La prof.ssa dott.ssa Andrea Maier è internista e docente di gerontologia (“medicina della longevità”) presso la Vrije Universiteit di Amsterdam e l’Università di Melbourne, in Australia. Si occupa dello studio dell’invecchiamento dell’organismo e della ricerca di trattamenti anti-invecchiamento.
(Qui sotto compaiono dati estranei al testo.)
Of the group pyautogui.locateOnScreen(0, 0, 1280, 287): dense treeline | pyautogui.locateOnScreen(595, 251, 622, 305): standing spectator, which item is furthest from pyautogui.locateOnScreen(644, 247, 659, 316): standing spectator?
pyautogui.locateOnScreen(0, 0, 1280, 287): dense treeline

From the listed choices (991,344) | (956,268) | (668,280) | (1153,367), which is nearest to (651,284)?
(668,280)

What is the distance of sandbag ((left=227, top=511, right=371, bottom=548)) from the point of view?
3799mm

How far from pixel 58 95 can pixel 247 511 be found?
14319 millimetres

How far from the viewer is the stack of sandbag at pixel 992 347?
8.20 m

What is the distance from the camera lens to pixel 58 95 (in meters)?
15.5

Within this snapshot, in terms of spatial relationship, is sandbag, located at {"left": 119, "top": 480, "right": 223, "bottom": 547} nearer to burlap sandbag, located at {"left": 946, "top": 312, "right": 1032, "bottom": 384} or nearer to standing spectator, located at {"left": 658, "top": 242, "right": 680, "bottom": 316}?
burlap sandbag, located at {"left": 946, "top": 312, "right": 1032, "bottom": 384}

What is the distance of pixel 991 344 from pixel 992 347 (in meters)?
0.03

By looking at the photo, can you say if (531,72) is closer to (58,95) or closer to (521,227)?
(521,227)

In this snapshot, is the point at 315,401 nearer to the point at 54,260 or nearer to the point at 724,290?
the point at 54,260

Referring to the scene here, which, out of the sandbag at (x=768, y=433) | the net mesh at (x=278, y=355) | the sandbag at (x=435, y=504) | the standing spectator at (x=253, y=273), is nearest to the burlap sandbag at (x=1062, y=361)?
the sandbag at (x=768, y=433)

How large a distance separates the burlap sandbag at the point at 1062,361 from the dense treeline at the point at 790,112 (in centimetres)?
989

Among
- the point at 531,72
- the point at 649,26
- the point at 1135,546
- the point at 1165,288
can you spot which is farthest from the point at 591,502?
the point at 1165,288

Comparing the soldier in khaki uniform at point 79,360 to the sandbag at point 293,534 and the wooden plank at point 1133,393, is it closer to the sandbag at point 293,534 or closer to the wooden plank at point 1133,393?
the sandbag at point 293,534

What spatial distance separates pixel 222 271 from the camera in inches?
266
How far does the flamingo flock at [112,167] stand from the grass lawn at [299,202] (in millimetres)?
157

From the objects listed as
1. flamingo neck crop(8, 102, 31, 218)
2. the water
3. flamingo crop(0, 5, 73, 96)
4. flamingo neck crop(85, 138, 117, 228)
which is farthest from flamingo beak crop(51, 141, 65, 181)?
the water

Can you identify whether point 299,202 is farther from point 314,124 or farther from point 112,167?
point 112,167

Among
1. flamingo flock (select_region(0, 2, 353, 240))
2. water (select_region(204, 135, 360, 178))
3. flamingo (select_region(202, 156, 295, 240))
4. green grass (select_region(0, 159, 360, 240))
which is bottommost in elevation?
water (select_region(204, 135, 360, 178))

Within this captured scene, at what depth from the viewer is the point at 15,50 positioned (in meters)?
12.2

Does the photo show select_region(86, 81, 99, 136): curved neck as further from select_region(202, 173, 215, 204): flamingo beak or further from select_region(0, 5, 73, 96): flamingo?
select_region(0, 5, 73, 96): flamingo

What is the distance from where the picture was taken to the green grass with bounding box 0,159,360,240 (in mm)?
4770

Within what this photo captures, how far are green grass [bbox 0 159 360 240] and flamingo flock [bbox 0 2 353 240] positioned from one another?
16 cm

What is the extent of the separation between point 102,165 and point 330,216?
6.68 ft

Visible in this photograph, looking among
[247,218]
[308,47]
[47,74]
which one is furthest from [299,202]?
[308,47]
È a capo del Center for Healthy Longevity di Singapore.
Perché il nostro stato di salute peggiora gradualmente nel corso dei nostri oltre 80 anni di vita media? È possibile arrestare questo processo? O magari addirittura invertirlo? E fino a che punto dovremmo davvero desiderarlo? Maier offre consigli pratici su come prolungare la nostra aspettativa di vita mantenendoci al contempo in buona salute.

Argomenti trattati da Andrea Maier

  • Salute
  • Invecchiamento e ringiovanimento
  • Interventi per invertire il processo di invecchiamento
  • Gerontologia
  • Innovazione in campo medico
  • Medicina


Profilo di Andrea Maier

Andrea Maier si è laureata in Medicina presso l’Università di Lubecca nel 2003. Si è specializzata in medicina interna presso il Centro medico universitario di Leida e successivamente ha scelto la sottospecializzazione in medicina geriatrica. È proprio qui che ha iniziato la sua attività di ricerca sull’invecchiamento.